A door shuts.
She walks up.
No big deal.
The temperature is nice, but it holds no entendre.
Shuffling towards one another, precarious bags in hand.
The last time.
The only time.
The most important thing to remember.
Scanning the horizon for a comet; hoping, praying that this moment you share is eternity.
What was it like again?
The empty promises.
5 years of love.
We maligned each other, both, but what of it now?
It is really unimportant, because we are a single subject.
Experiences are better when they are experienced with a loved one, but I doubt it counts when leaving relations.
Hint of depravity; a social entity with no other facet.
Black and white; straight-line logic.
Weed out the grey-
This is the only way.
What happens today, happens.
Haven’t checked the planner in weeks, time keeps moving on and no one notices.
What we feel:
You envision what might happen, but after that moment there is nothing.
Left with just that.
-Just that and a thought-
Rigidly stuck to a plan, over and out.
We talk, yeah…
10-4, over and out.
We used to touch, take in, and cop feels.
Now that is in a field, buried under years of dust, dirt, and debris.
All that lot of what doesn’t really change or affect, the change in effect.

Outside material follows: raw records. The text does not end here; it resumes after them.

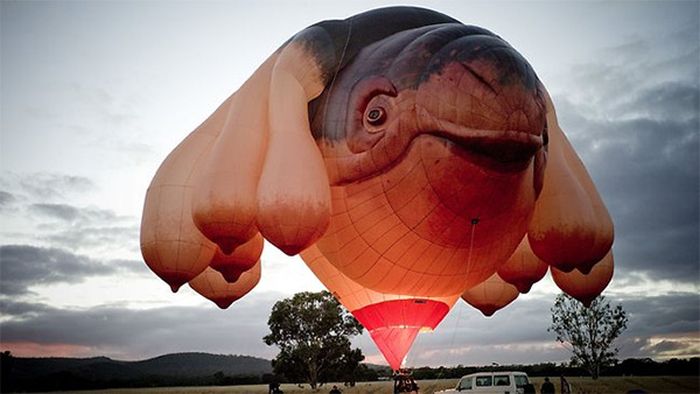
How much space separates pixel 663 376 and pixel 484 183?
104 feet

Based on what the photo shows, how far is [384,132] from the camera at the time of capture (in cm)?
855

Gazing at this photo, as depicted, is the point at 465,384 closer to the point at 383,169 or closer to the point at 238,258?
the point at 238,258

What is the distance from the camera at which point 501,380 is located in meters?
15.6

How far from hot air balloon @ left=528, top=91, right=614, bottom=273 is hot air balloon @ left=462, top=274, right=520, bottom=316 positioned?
10.2ft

Effective, but… f u c k it.
All that confidence for nothing, this can’t be trained.
An Eternal embrace, and then its over.
A car rolls out, and away in the distance.

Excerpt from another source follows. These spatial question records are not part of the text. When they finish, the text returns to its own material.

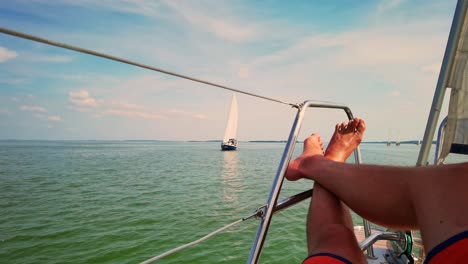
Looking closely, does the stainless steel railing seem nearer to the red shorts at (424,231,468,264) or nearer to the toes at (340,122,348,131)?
the toes at (340,122,348,131)

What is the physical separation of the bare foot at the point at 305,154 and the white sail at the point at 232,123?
3504cm

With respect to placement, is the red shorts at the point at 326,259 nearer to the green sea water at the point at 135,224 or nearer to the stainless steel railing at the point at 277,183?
the stainless steel railing at the point at 277,183

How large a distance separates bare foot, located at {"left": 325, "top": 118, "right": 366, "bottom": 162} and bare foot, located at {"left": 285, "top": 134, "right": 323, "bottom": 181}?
0.27ft

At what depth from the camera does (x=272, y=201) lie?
3.88 feet

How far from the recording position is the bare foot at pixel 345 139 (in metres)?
1.65

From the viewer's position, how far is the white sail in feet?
124

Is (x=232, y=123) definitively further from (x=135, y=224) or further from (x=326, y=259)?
(x=326, y=259)

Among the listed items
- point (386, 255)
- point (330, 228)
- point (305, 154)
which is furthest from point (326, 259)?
point (386, 255)

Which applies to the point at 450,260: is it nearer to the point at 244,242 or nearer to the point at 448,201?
the point at 448,201

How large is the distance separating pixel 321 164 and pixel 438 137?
1008mm

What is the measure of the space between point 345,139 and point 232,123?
3772cm

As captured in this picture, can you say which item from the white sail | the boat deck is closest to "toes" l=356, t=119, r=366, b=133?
the boat deck

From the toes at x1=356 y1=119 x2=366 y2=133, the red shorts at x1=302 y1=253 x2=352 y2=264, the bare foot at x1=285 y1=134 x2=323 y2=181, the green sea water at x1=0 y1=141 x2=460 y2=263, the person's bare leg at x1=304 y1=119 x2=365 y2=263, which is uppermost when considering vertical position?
the toes at x1=356 y1=119 x2=366 y2=133

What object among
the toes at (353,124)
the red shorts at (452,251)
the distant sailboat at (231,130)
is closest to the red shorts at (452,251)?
the red shorts at (452,251)
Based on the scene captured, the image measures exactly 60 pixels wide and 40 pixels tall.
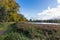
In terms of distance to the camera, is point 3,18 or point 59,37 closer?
point 59,37

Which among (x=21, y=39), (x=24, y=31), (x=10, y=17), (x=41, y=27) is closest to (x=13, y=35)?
(x=21, y=39)

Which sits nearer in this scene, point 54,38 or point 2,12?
point 54,38

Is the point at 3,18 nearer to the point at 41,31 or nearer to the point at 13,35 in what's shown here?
the point at 41,31

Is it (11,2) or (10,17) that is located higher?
(11,2)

You are in a car of your own but its crashing. That car is your mental status.
You stand, taking in the sound, sight, and smell of things.
Hold your breath in deep, sigh, its a nice night anyway.
The sun may look beautiful, the sky may be a brilliant blue. Evening. Clouds, many colors of the spectrum float above an all important sinking orb.
It has no meaning to you.
It has no meaning to you.
You think of one thing.
We may not be this close again.
Distant, like traveling abroad, but there is a line.
Still, the line is drawn.
Nothing could make it better.
You can’t fix the best.
-Winning the lottery, even success-
Nothing is better.
The loss is deeper than either.
You were a king, looking over your land-missing all the wonderful assets that rested just below your perch.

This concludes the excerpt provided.